Task statement> Up to and including the final line, retype each line of the records below, starting with the one that contains "order: Proboscidea".

(Saved entries)
--------------------------------

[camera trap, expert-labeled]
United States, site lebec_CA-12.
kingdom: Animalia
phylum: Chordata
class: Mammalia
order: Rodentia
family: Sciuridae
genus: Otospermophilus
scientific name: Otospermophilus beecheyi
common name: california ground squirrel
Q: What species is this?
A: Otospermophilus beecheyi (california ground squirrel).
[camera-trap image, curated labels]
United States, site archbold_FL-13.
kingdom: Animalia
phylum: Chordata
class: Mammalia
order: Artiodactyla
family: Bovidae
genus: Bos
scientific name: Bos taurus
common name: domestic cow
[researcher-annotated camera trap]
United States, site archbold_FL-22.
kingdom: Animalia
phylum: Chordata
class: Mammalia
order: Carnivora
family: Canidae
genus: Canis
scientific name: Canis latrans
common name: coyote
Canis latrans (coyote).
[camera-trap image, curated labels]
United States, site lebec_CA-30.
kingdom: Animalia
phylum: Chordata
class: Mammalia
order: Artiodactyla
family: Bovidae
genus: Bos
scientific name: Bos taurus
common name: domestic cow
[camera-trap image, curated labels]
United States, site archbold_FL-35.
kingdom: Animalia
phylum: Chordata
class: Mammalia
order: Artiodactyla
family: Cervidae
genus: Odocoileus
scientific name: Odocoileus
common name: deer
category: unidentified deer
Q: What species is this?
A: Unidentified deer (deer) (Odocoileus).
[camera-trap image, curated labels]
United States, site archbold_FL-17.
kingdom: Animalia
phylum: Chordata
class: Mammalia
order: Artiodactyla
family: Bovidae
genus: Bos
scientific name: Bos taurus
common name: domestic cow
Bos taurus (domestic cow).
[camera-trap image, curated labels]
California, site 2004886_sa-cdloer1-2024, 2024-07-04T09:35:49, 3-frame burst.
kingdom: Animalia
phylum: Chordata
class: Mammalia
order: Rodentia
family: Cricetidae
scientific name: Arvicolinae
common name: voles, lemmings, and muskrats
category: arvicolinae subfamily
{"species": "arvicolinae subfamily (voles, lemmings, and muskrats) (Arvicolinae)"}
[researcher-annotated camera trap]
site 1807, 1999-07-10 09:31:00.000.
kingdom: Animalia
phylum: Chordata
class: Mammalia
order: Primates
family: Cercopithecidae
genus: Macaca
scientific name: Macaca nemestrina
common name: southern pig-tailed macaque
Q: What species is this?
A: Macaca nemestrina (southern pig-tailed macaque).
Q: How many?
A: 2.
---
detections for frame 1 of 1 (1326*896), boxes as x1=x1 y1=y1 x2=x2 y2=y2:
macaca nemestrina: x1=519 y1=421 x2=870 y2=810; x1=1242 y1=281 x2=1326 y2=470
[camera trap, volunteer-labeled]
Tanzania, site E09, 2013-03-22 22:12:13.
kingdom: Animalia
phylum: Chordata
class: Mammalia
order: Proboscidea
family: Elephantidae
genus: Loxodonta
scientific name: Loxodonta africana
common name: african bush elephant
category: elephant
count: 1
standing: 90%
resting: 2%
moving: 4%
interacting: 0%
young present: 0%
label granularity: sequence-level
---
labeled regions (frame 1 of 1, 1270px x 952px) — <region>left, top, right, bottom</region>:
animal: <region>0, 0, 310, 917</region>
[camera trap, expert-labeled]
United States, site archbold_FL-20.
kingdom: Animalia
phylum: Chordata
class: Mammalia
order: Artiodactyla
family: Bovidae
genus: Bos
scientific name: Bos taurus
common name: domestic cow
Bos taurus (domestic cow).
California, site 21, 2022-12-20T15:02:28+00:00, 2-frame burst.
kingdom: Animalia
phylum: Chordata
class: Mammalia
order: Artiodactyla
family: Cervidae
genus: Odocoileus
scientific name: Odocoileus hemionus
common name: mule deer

--------------------------------

Problem solution>
order: Proboscidea
family: Elephantidae
genus: Loxodonta
scientific name: Loxodonta africana
common name: african bush elephant
category: elephant
count: 1
standing: 90%
resting: 2%
moving: 4%
interacting: 0%
young present: 0%
label granularity: sequence-level
---
labeled regions (frame 1 of 1, 1270px x 952px) — <region>left, top, right, bottom</region>:
animal: <region>0, 0, 310, 917</region>
[camera trap, expert-labeled]
United States, site archbold_FL-20.
kingdom: Animalia
phylum: Chordata
class: Mammalia
order: Artiodactyla
family: Bovidae
genus: Bos
scientific name: Bos taurus
common name: domestic cow
Bos taurus (domestic cow).
California, site 21, 2022-12-20T15:02:28+00:00, 2-frame burst.
kingdom: Animalia
phylum: Chordata
class: Mammalia
order: Artiodactyla
family: Cervidae
genus: Odocoileus
scientific name: Odocoileus hemionus
common name: mule deer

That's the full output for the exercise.